Im Innern ganz Bild und Fassade

■ Andreas Kilb präsentiert seinen „Stanley Kubrick“ im Abaton

Kein Geheimnis mehr um Eyes Wide Shut: Kubricks letzter Film ist nicht der große Hit. „Kubrick langweilt“ (Jungle World). „Eyes Wide Shut wird sich schnell vergessen lassen“ (taz). Die Enttäuschung ist selbstgemacht. Die Megakampagne wegen der 95 Sekunden wegdigitalisierter Erotik war allein auf die prüden USA gemünzt.

Trotz des US-Presse-Gedöns kann man hierzulande mit der Verfilmung von Schnitzlers klassischer „Traumnovelle“ durchaus etwas anfangen. Andreas Kilb, Filmkritiker der Zeit, und andere (Lars-Olav Beier, Rainer Rother) haben ein ultimatives Buch geschrieben (Stanley Kubrick), das den ganzen Kubrick auseinander nimmt und wieder zusammensetzt. Es gibt Jubel, aber auch viel Ärger. Mit anderen Worten: Das Buch geht auf kritische Distanz. Heute wird es sein Herausgeber im Abaton vorstellen. So, wie ich Kilb kenne, wird er dezidiert eine Meinung vertreten, nix da wenn und aber. Doch hinter der Fassade ringt einer mit sich. Was ist dran am Halbflop Eyes Wide Shut? Nein, ja, weiß nicht. Um mitzukriegen, wie spannend dieses Bedenken ist, wird man das empfehlenswerte Buch lesen müssen. Denn möglicherweise sind es gerade Kubricks Defizite, die den Charme seines Werks ausmachen.

## AUFGABENSTELLUNG
Beantworten Sie anhand des Textauszugs:
1. Welche Zeitung schrieb, dass sich Eyes Wide Shut schnell vergessen lassen wird?
2. Auf welches literarische Werk geht die Verfilmung zurück?
3. Wo stellt der Herausgeber das Buch vor?
Die anschließenden Zeilen sind eigenständiges Material und gehören nicht zum Textauszug.

## BEREITGESTELLTES MATERIAL
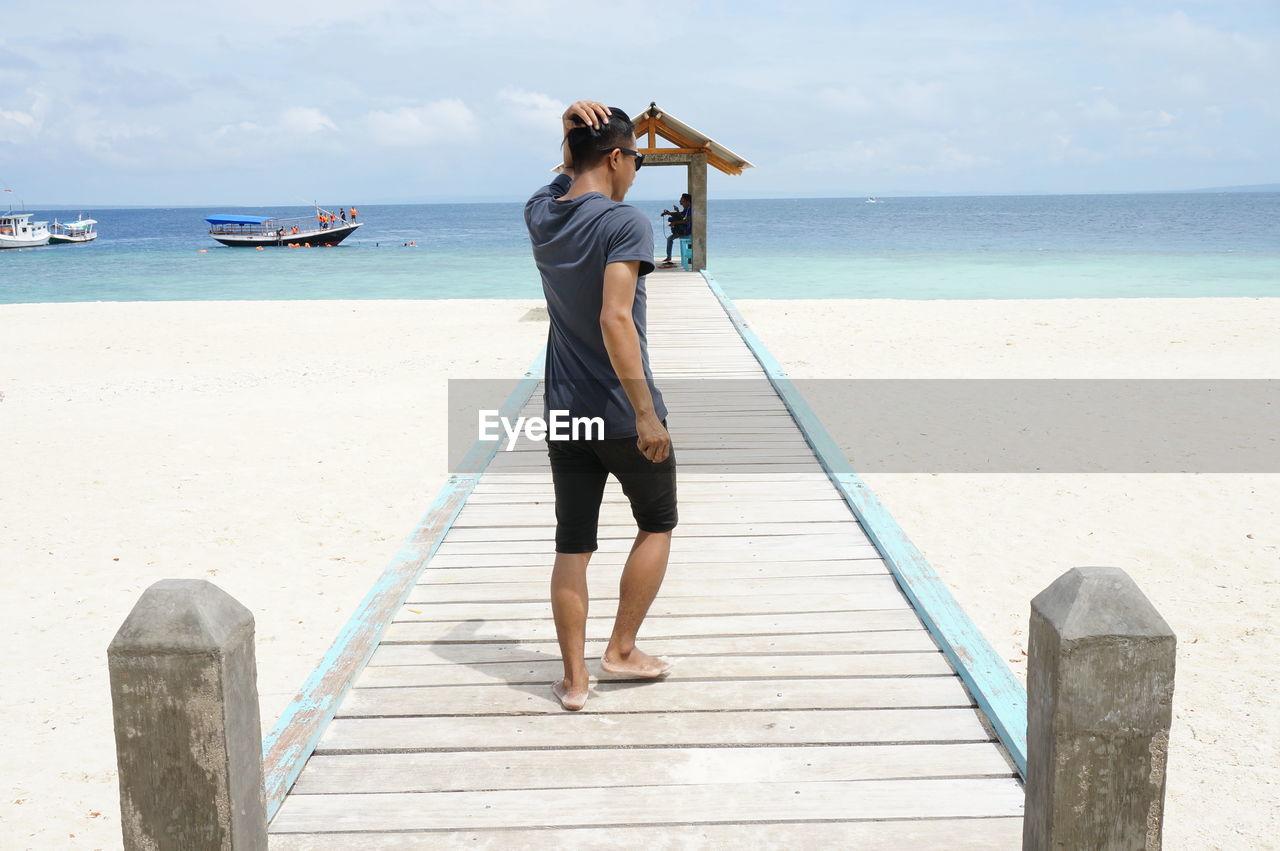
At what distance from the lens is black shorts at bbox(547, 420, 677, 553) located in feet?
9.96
---
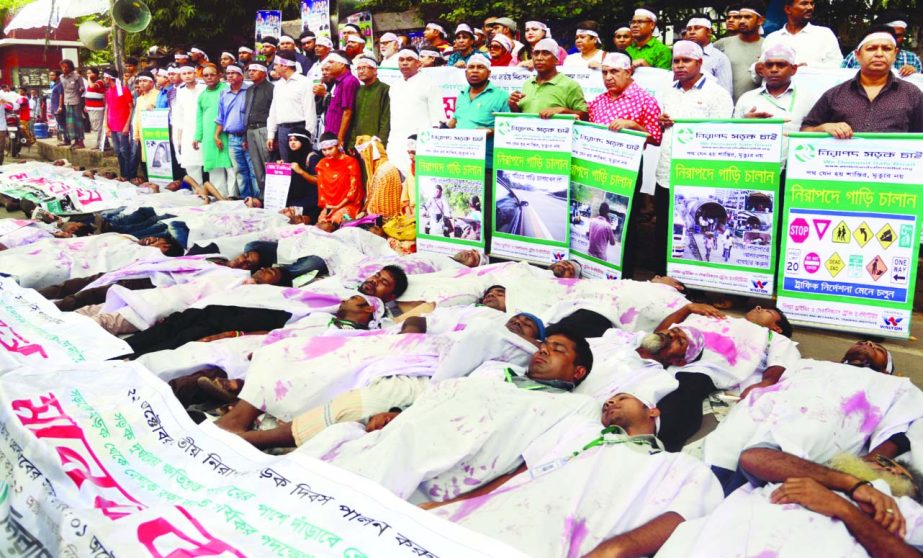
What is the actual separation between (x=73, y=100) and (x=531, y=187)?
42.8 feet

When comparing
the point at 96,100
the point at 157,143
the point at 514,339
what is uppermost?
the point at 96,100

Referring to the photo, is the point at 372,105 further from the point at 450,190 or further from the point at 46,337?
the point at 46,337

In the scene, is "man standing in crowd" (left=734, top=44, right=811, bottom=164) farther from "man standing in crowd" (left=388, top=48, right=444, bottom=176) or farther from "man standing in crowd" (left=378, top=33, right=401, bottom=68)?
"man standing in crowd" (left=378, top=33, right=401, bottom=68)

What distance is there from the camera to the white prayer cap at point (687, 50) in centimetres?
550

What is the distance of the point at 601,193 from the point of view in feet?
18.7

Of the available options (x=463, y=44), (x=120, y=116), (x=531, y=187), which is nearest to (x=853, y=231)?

## LÖSUNG
1. Die taz.
2. Auf Schnitzlers „Traumnovelle“.
3. Im Abaton.